Bölgeden sevk edilen hastaların tedavi yeri olacak. Bursa,
Balıkesir, Çanakkale'deki hastanelerde yapılamayan, daha ileri
teknik gerektiren tedavi merkezi olarak hizmet verecek. İlimizde bu
kapsamda sadece Uludağ Üniversitesi Tıp Fakültesi Hastanesi
vardı, ama yetmiyor. Yeni hastane ondan daha kapsamlı, daha geniş
ve daha modern, daha çağdaş olacak.
Bursa'daki
kamu hastaneleri projesinin mali boyutu hakkında bilgi verir
misiniz?
Toplam
2,5 milyar liralık bir yatırım bu. Bursa son 5 yılda, tarihinde
görülmemiş sağlık yatırımlarını aldı. Hemen hemen bütün
hastanelerimiz yenileniyor. İlave olarak bir de Şehir Hastanesi
yapıyoruz, koruyucu sağlık hizmetleri için Sağlıklı Yaşam
Merkezleri yapıyoruz, Türkiye'nin en büyük laboratuvarını
kuruyoruz; hem su analizleri, mikrobiyolojik ve biyokimyasal
tetkikler yapılabilecek, aynı zamanda da tübereküloz laboratuvarı
yapacağız ve bu da yine 5 milyon nüfusa hitap eden bölgenin en
önemli laboratuvarlarından birisi olacak.
Hastane
inşaatlarında yabancı kredi kullanıyor musunuz?
Sadece
Şehir Hastanesi, kamu özel ortaklığı ile yapıldığı için
yabancı kredi ile yapılıyor. Diğerlerinin tamamı Bakanlığımızın
bütçesinden, yani merkezi idare kaynakları ile yapılıyor.
Sağlıkta
organizasyon şeması hayli değişti. Son durumda şema nedir?
Eskiden
illerde sadece İl Sağlık Müdürlüğü vardı. Şimdi ilave
olarak Halk Sağlığı Müdürlüğü ve Kamu Hastaneleri Genel
Sekreterliği kuruldu. Halk Sağlığı Müdürlüğü, koruyucu
sağlık hizmetlerini veriyor. Kamu Hastaneleri Birliği hastaneleri
yönetiyor. İşletmesini onlar yapıyor. İl Sağlık Müdürlüğü
de ilin planlamasını, koordinasyonunu, yatırım ve denetimlerini
stratejik eylem planlarını yapıyor. Bakanlığı ilde temsil
ediyor.
Bursa'daki
özel hastane yatırımları hakkında bilgi verir misiniz?
Bursa
kamuda olduğu gibi özel sektör yatırımlarında da cazip bir il.
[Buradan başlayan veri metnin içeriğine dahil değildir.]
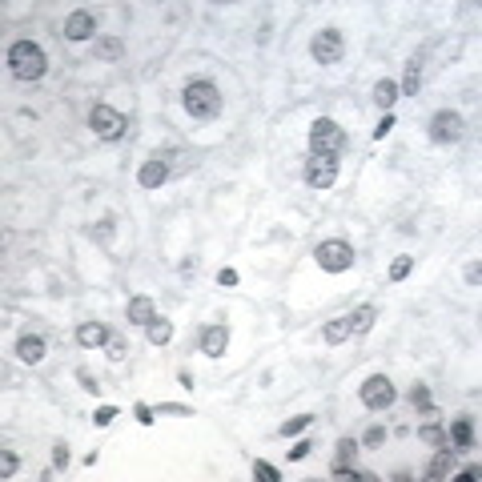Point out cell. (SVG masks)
<instances>
[{
    "mask_svg": "<svg viewBox=\"0 0 482 482\" xmlns=\"http://www.w3.org/2000/svg\"><path fill=\"white\" fill-rule=\"evenodd\" d=\"M8 69H13L16 81L33 85V81H40V76H45L49 57H45V49H40L37 40H13V45H8Z\"/></svg>",
    "mask_w": 482,
    "mask_h": 482,
    "instance_id": "cell-1",
    "label": "cell"
},
{
    "mask_svg": "<svg viewBox=\"0 0 482 482\" xmlns=\"http://www.w3.org/2000/svg\"><path fill=\"white\" fill-rule=\"evenodd\" d=\"M181 101H185V113H193L197 121H213L222 113V93L213 81H189Z\"/></svg>",
    "mask_w": 482,
    "mask_h": 482,
    "instance_id": "cell-2",
    "label": "cell"
},
{
    "mask_svg": "<svg viewBox=\"0 0 482 482\" xmlns=\"http://www.w3.org/2000/svg\"><path fill=\"white\" fill-rule=\"evenodd\" d=\"M346 145V129L330 117H318L309 125V153H342Z\"/></svg>",
    "mask_w": 482,
    "mask_h": 482,
    "instance_id": "cell-3",
    "label": "cell"
},
{
    "mask_svg": "<svg viewBox=\"0 0 482 482\" xmlns=\"http://www.w3.org/2000/svg\"><path fill=\"white\" fill-rule=\"evenodd\" d=\"M314 258H318V265H321L326 273H346L350 265H354V249H350V241H338V237H330V241H318Z\"/></svg>",
    "mask_w": 482,
    "mask_h": 482,
    "instance_id": "cell-4",
    "label": "cell"
},
{
    "mask_svg": "<svg viewBox=\"0 0 482 482\" xmlns=\"http://www.w3.org/2000/svg\"><path fill=\"white\" fill-rule=\"evenodd\" d=\"M88 125H93V133H97L101 141H117V137L125 133V113L101 101V105L88 109Z\"/></svg>",
    "mask_w": 482,
    "mask_h": 482,
    "instance_id": "cell-5",
    "label": "cell"
},
{
    "mask_svg": "<svg viewBox=\"0 0 482 482\" xmlns=\"http://www.w3.org/2000/svg\"><path fill=\"white\" fill-rule=\"evenodd\" d=\"M462 133H466L462 113H454V109L434 113V121H430V141H434V145H458V141H462Z\"/></svg>",
    "mask_w": 482,
    "mask_h": 482,
    "instance_id": "cell-6",
    "label": "cell"
},
{
    "mask_svg": "<svg viewBox=\"0 0 482 482\" xmlns=\"http://www.w3.org/2000/svg\"><path fill=\"white\" fill-rule=\"evenodd\" d=\"M306 181L314 189H330L338 181V153H309L306 157Z\"/></svg>",
    "mask_w": 482,
    "mask_h": 482,
    "instance_id": "cell-7",
    "label": "cell"
},
{
    "mask_svg": "<svg viewBox=\"0 0 482 482\" xmlns=\"http://www.w3.org/2000/svg\"><path fill=\"white\" fill-rule=\"evenodd\" d=\"M342 49H346V40H342V33H338V28H321V33H314V40H309L314 61L326 64V69L342 61Z\"/></svg>",
    "mask_w": 482,
    "mask_h": 482,
    "instance_id": "cell-8",
    "label": "cell"
},
{
    "mask_svg": "<svg viewBox=\"0 0 482 482\" xmlns=\"http://www.w3.org/2000/svg\"><path fill=\"white\" fill-rule=\"evenodd\" d=\"M362 402L370 410H386V406H394L398 394H394V382L386 378V374H374V378H366L362 382Z\"/></svg>",
    "mask_w": 482,
    "mask_h": 482,
    "instance_id": "cell-9",
    "label": "cell"
},
{
    "mask_svg": "<svg viewBox=\"0 0 482 482\" xmlns=\"http://www.w3.org/2000/svg\"><path fill=\"white\" fill-rule=\"evenodd\" d=\"M93 33H97V16L88 13V8H76V13H69V21H64V37L73 40V45L88 40Z\"/></svg>",
    "mask_w": 482,
    "mask_h": 482,
    "instance_id": "cell-10",
    "label": "cell"
},
{
    "mask_svg": "<svg viewBox=\"0 0 482 482\" xmlns=\"http://www.w3.org/2000/svg\"><path fill=\"white\" fill-rule=\"evenodd\" d=\"M225 350H229V330H225V326H210V330H201V354L222 358Z\"/></svg>",
    "mask_w": 482,
    "mask_h": 482,
    "instance_id": "cell-11",
    "label": "cell"
},
{
    "mask_svg": "<svg viewBox=\"0 0 482 482\" xmlns=\"http://www.w3.org/2000/svg\"><path fill=\"white\" fill-rule=\"evenodd\" d=\"M109 338H113V334H109V326H101V321H81V326H76V342H81L85 350L105 346Z\"/></svg>",
    "mask_w": 482,
    "mask_h": 482,
    "instance_id": "cell-12",
    "label": "cell"
},
{
    "mask_svg": "<svg viewBox=\"0 0 482 482\" xmlns=\"http://www.w3.org/2000/svg\"><path fill=\"white\" fill-rule=\"evenodd\" d=\"M125 318L133 321V326H149V321L157 318V309H153V297H149V294L129 297V309H125Z\"/></svg>",
    "mask_w": 482,
    "mask_h": 482,
    "instance_id": "cell-13",
    "label": "cell"
},
{
    "mask_svg": "<svg viewBox=\"0 0 482 482\" xmlns=\"http://www.w3.org/2000/svg\"><path fill=\"white\" fill-rule=\"evenodd\" d=\"M16 358L28 362V366H37V362L45 358V338H40V334H25V338H16Z\"/></svg>",
    "mask_w": 482,
    "mask_h": 482,
    "instance_id": "cell-14",
    "label": "cell"
},
{
    "mask_svg": "<svg viewBox=\"0 0 482 482\" xmlns=\"http://www.w3.org/2000/svg\"><path fill=\"white\" fill-rule=\"evenodd\" d=\"M422 88V52L418 57H410L406 73H402V81H398V97H414Z\"/></svg>",
    "mask_w": 482,
    "mask_h": 482,
    "instance_id": "cell-15",
    "label": "cell"
},
{
    "mask_svg": "<svg viewBox=\"0 0 482 482\" xmlns=\"http://www.w3.org/2000/svg\"><path fill=\"white\" fill-rule=\"evenodd\" d=\"M450 442H454V450H470V446H474V418H466V414H462V418H454V426H450Z\"/></svg>",
    "mask_w": 482,
    "mask_h": 482,
    "instance_id": "cell-16",
    "label": "cell"
},
{
    "mask_svg": "<svg viewBox=\"0 0 482 482\" xmlns=\"http://www.w3.org/2000/svg\"><path fill=\"white\" fill-rule=\"evenodd\" d=\"M165 177H169V165H165V161H145L141 173H137V181L145 189H157V185H165Z\"/></svg>",
    "mask_w": 482,
    "mask_h": 482,
    "instance_id": "cell-17",
    "label": "cell"
},
{
    "mask_svg": "<svg viewBox=\"0 0 482 482\" xmlns=\"http://www.w3.org/2000/svg\"><path fill=\"white\" fill-rule=\"evenodd\" d=\"M374 321H378V309H374V306L354 309V314H350V334H354V338L370 334V330H374Z\"/></svg>",
    "mask_w": 482,
    "mask_h": 482,
    "instance_id": "cell-18",
    "label": "cell"
},
{
    "mask_svg": "<svg viewBox=\"0 0 482 482\" xmlns=\"http://www.w3.org/2000/svg\"><path fill=\"white\" fill-rule=\"evenodd\" d=\"M145 334H149L153 346H169V338H173V321H169V318H153L145 326Z\"/></svg>",
    "mask_w": 482,
    "mask_h": 482,
    "instance_id": "cell-19",
    "label": "cell"
},
{
    "mask_svg": "<svg viewBox=\"0 0 482 482\" xmlns=\"http://www.w3.org/2000/svg\"><path fill=\"white\" fill-rule=\"evenodd\" d=\"M394 101H398V81H390V76H386V81H378V85H374V105H378V109H394Z\"/></svg>",
    "mask_w": 482,
    "mask_h": 482,
    "instance_id": "cell-20",
    "label": "cell"
},
{
    "mask_svg": "<svg viewBox=\"0 0 482 482\" xmlns=\"http://www.w3.org/2000/svg\"><path fill=\"white\" fill-rule=\"evenodd\" d=\"M426 474H430V478H450V474H454V450H442V446H438V454H434Z\"/></svg>",
    "mask_w": 482,
    "mask_h": 482,
    "instance_id": "cell-21",
    "label": "cell"
},
{
    "mask_svg": "<svg viewBox=\"0 0 482 482\" xmlns=\"http://www.w3.org/2000/svg\"><path fill=\"white\" fill-rule=\"evenodd\" d=\"M321 338H326L330 346H338V342L354 338V334H350V318H334V321H326V326H321Z\"/></svg>",
    "mask_w": 482,
    "mask_h": 482,
    "instance_id": "cell-22",
    "label": "cell"
},
{
    "mask_svg": "<svg viewBox=\"0 0 482 482\" xmlns=\"http://www.w3.org/2000/svg\"><path fill=\"white\" fill-rule=\"evenodd\" d=\"M309 426H314V414H294V418H285L282 426H277V434H282V438H297V434L309 430Z\"/></svg>",
    "mask_w": 482,
    "mask_h": 482,
    "instance_id": "cell-23",
    "label": "cell"
},
{
    "mask_svg": "<svg viewBox=\"0 0 482 482\" xmlns=\"http://www.w3.org/2000/svg\"><path fill=\"white\" fill-rule=\"evenodd\" d=\"M410 402H414V410H422V414H434L430 386H426V382H414V386H410Z\"/></svg>",
    "mask_w": 482,
    "mask_h": 482,
    "instance_id": "cell-24",
    "label": "cell"
},
{
    "mask_svg": "<svg viewBox=\"0 0 482 482\" xmlns=\"http://www.w3.org/2000/svg\"><path fill=\"white\" fill-rule=\"evenodd\" d=\"M121 52H125L121 37H101L97 40V57H101V61H121Z\"/></svg>",
    "mask_w": 482,
    "mask_h": 482,
    "instance_id": "cell-25",
    "label": "cell"
},
{
    "mask_svg": "<svg viewBox=\"0 0 482 482\" xmlns=\"http://www.w3.org/2000/svg\"><path fill=\"white\" fill-rule=\"evenodd\" d=\"M354 458H358V442L354 438H342L334 450V466H354Z\"/></svg>",
    "mask_w": 482,
    "mask_h": 482,
    "instance_id": "cell-26",
    "label": "cell"
},
{
    "mask_svg": "<svg viewBox=\"0 0 482 482\" xmlns=\"http://www.w3.org/2000/svg\"><path fill=\"white\" fill-rule=\"evenodd\" d=\"M418 438H422V442H426V446H434V450H438V446L446 442V430H442V426H438V422H426V426H422V430H418Z\"/></svg>",
    "mask_w": 482,
    "mask_h": 482,
    "instance_id": "cell-27",
    "label": "cell"
},
{
    "mask_svg": "<svg viewBox=\"0 0 482 482\" xmlns=\"http://www.w3.org/2000/svg\"><path fill=\"white\" fill-rule=\"evenodd\" d=\"M410 270H414V258H406V253L394 258V261H390V282H406Z\"/></svg>",
    "mask_w": 482,
    "mask_h": 482,
    "instance_id": "cell-28",
    "label": "cell"
},
{
    "mask_svg": "<svg viewBox=\"0 0 482 482\" xmlns=\"http://www.w3.org/2000/svg\"><path fill=\"white\" fill-rule=\"evenodd\" d=\"M253 478H258V482H277V478H282V470L270 466L265 458H258V462H253Z\"/></svg>",
    "mask_w": 482,
    "mask_h": 482,
    "instance_id": "cell-29",
    "label": "cell"
},
{
    "mask_svg": "<svg viewBox=\"0 0 482 482\" xmlns=\"http://www.w3.org/2000/svg\"><path fill=\"white\" fill-rule=\"evenodd\" d=\"M386 434H390L386 426H370V430L362 434V446H366V450H378V446L386 442Z\"/></svg>",
    "mask_w": 482,
    "mask_h": 482,
    "instance_id": "cell-30",
    "label": "cell"
},
{
    "mask_svg": "<svg viewBox=\"0 0 482 482\" xmlns=\"http://www.w3.org/2000/svg\"><path fill=\"white\" fill-rule=\"evenodd\" d=\"M16 470H21V458H16L13 450H4V454H0V474H4V478H13Z\"/></svg>",
    "mask_w": 482,
    "mask_h": 482,
    "instance_id": "cell-31",
    "label": "cell"
},
{
    "mask_svg": "<svg viewBox=\"0 0 482 482\" xmlns=\"http://www.w3.org/2000/svg\"><path fill=\"white\" fill-rule=\"evenodd\" d=\"M309 450H314V442H309V438H302V442H294V446H289V462H302V458H306Z\"/></svg>",
    "mask_w": 482,
    "mask_h": 482,
    "instance_id": "cell-32",
    "label": "cell"
},
{
    "mask_svg": "<svg viewBox=\"0 0 482 482\" xmlns=\"http://www.w3.org/2000/svg\"><path fill=\"white\" fill-rule=\"evenodd\" d=\"M52 466H57V470H64V466H69V446H64V442H57V446H52Z\"/></svg>",
    "mask_w": 482,
    "mask_h": 482,
    "instance_id": "cell-33",
    "label": "cell"
},
{
    "mask_svg": "<svg viewBox=\"0 0 482 482\" xmlns=\"http://www.w3.org/2000/svg\"><path fill=\"white\" fill-rule=\"evenodd\" d=\"M113 418H117V406H97V414H93V422H97V426H109Z\"/></svg>",
    "mask_w": 482,
    "mask_h": 482,
    "instance_id": "cell-34",
    "label": "cell"
},
{
    "mask_svg": "<svg viewBox=\"0 0 482 482\" xmlns=\"http://www.w3.org/2000/svg\"><path fill=\"white\" fill-rule=\"evenodd\" d=\"M105 354H109V358H125V342L117 334L109 338V342H105Z\"/></svg>",
    "mask_w": 482,
    "mask_h": 482,
    "instance_id": "cell-35",
    "label": "cell"
},
{
    "mask_svg": "<svg viewBox=\"0 0 482 482\" xmlns=\"http://www.w3.org/2000/svg\"><path fill=\"white\" fill-rule=\"evenodd\" d=\"M466 282H470V285H478V282H482V261H478V258L466 261Z\"/></svg>",
    "mask_w": 482,
    "mask_h": 482,
    "instance_id": "cell-36",
    "label": "cell"
},
{
    "mask_svg": "<svg viewBox=\"0 0 482 482\" xmlns=\"http://www.w3.org/2000/svg\"><path fill=\"white\" fill-rule=\"evenodd\" d=\"M390 129H394V113H386L382 121H378V129H374V141H382V137L390 133Z\"/></svg>",
    "mask_w": 482,
    "mask_h": 482,
    "instance_id": "cell-37",
    "label": "cell"
},
{
    "mask_svg": "<svg viewBox=\"0 0 482 482\" xmlns=\"http://www.w3.org/2000/svg\"><path fill=\"white\" fill-rule=\"evenodd\" d=\"M217 282H222L225 289H234V285H237V270H229V265H225V270L217 273Z\"/></svg>",
    "mask_w": 482,
    "mask_h": 482,
    "instance_id": "cell-38",
    "label": "cell"
},
{
    "mask_svg": "<svg viewBox=\"0 0 482 482\" xmlns=\"http://www.w3.org/2000/svg\"><path fill=\"white\" fill-rule=\"evenodd\" d=\"M76 378H81V386H85L88 394H101V386H97V382H93V378H88V374H85V370H76Z\"/></svg>",
    "mask_w": 482,
    "mask_h": 482,
    "instance_id": "cell-39",
    "label": "cell"
},
{
    "mask_svg": "<svg viewBox=\"0 0 482 482\" xmlns=\"http://www.w3.org/2000/svg\"><path fill=\"white\" fill-rule=\"evenodd\" d=\"M133 414H137V422H145V426H149V422H153V410H149L145 402H141V406H137Z\"/></svg>",
    "mask_w": 482,
    "mask_h": 482,
    "instance_id": "cell-40",
    "label": "cell"
},
{
    "mask_svg": "<svg viewBox=\"0 0 482 482\" xmlns=\"http://www.w3.org/2000/svg\"><path fill=\"white\" fill-rule=\"evenodd\" d=\"M161 410H165V414H189V406H177V402H165Z\"/></svg>",
    "mask_w": 482,
    "mask_h": 482,
    "instance_id": "cell-41",
    "label": "cell"
}]
</instances>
Şu anda İlimizde irili ufaklı 18 özel hastane var. Bunları
birçoğu da A Grubu hastaneler. Türkiye çapında yaygınlaşmış
hastanelerden bahsediyoruz. Birkaç hastane daha geliyor. Bursa bu
anlamda gerçekten çok cazip bir merkez haline geldi. İstanbul-İzmir
otobanının gündeme gelmesi, deniz, hava ve kara ulaşımı, şimdi
hızlı trenin de gelecek olması ile zaten 5 milyonluk hinterlandı
olan Bursa, şimdi bu ulaşım imkânları ile daha da cazip hale
geliyor. Özel sektörde ciddi yatırım potansiyeli oluştu. Biz
kamu özel ayrım yapmıyoruz. Ben onların da İl Müdürüyüm.
Yeter ki yatırım yapılsın, hepsini teşvik ediyoruz. Sonuçta
bunlar bizim zenginliğimiz ve Bursa'yı hep birlikte marka haline
dönüştüreceğiz.
Bursa'ya yeni olarak hangi hastaneler geliyor acaba?
Bildiğim
kadarıyla Medikana ve Ceylan Hospital geliyor. Biz kamu ve özel
olarak sağlık hizmetini daha nitelikli hale getiriyoruz. Özel
sektör ve hastanelerle de birlikte çalışıyoruz.